After 0.25 g (wet weight) mixed sludge of each stage was weighed, the total DNA extraction was performed according to the manufacturer’s instructions with a PowerSoil DNA Isolation Kit (MO BIO, USA). The extracted DNA samples were stored in a −20 °C freezer before use. For DGGE analysis, the bacterial 16S ribosomal RNA (rRNA) gene was amplified by bacterial primer sets GC-341F (5′-CGC CCG CCG CGC GCG GCG GGC GGG GCG GGG GCA CGG GGG GCC TAC GGG AGG CAG CAG-3′) and 907R (5′-CCT ACG GGA GGC AGC AG-3′). Polymerase chain reaction (PCR) amplification was conducted by a thermal cycler (Veriti 96-Well Fast Thermal Cycler, Applied Biosystems, USA) with a touchdown PCR method as following program: initial reaction mixtures were held at 95 °C for 5 min, followed by 30 cycles of 94 °C for 30 sec, 50 °C for 1 min, and 72 °C for 2 min per cycle. Finally, an extension step of 10 min at 72 °C was performed. PCR products of the proper size were confirmed by electrophoresis through a 1 % agarose gel stained with GoldView (Sangon Biotech Co., Ltd., Shanghai, China) in 0.5 × TAE buffer, and DGGE was performed at 60 °C with a D-CODE System Universal Mutation (BioRad Co., Ltd., USA), which was conducted according to the manufacturer’s instruction. The PCR products were applied directly on a DGGE gel of 8 % polyacrylamide with a linear denaturing gradient ranging from 30 to 70 % (100 % denaturant was a mixture of 7 mM urea and 40 % [v/v] formamide). Electrophoresis was run at a constant voltage of 180 V for 6 h in 1 × TAE buffer. Subsequently, the gels were stained with GoldView (Sangon Biotech Co., Ltd., Shanghai, China) in 1 × TAE buffer for 40 min, and gel digital images were obtained by the Gel Doc 2000 System (BioRad Co., Ltd., USA).

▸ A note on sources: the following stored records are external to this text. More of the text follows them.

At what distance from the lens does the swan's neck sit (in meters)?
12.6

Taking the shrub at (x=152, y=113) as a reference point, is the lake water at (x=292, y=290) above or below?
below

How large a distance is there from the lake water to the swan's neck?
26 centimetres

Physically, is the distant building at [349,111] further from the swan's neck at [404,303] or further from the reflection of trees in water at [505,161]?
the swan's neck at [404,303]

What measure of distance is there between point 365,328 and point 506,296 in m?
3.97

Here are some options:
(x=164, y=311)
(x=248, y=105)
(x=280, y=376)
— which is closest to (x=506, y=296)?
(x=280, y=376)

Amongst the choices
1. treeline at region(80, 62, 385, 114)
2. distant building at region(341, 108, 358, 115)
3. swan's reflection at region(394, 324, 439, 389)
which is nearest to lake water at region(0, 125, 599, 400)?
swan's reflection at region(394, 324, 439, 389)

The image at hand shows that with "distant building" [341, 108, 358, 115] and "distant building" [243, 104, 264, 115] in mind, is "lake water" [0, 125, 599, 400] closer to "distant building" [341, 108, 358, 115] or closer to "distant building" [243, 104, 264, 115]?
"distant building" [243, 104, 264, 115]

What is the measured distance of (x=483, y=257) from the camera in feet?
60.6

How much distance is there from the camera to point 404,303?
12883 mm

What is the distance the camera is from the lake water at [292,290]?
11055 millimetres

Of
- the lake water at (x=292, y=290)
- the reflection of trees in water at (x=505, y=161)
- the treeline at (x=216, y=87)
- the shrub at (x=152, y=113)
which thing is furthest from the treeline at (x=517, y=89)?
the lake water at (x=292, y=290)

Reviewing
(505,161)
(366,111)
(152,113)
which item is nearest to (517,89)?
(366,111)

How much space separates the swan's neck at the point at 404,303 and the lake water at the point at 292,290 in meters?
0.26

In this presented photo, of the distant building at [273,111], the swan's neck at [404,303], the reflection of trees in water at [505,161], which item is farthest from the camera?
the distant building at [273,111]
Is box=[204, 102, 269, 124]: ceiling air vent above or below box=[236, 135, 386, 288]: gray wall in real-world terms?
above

Each gel slice containing an obvious electrophoretic band was excised and placed in a 1.5-mL Eppendorf tube incubated with TE buffer. Then, the Eppendorf tubes were stored at 4 °C for 12 h. DGGE profiles were analyzed using the Quantity One software. The Shannon-Wiener index was calculated using the Shannon method. The richness (S) of the microbial population was examined using the number of bands in each lane. Selected DGGE bands were excised and re-amplified by PCR using the primers described above without the GC clamp. The PCR products were sequenced at Sangon Biotech Co., Ltd. (Shanghai, China). The sequenced 16S rDNA gene was analyzed using the NCBI search tool to identify the closest matching sequence. The sequences were compared with the GenBank databases using the Basic Local Alignment Search Tool algorithm to determine the approximate phylogenetic affiliations. Representatives from the different clone types were submitted to the ribosome database (http://rdp.cme.msu.edu/index.jsp).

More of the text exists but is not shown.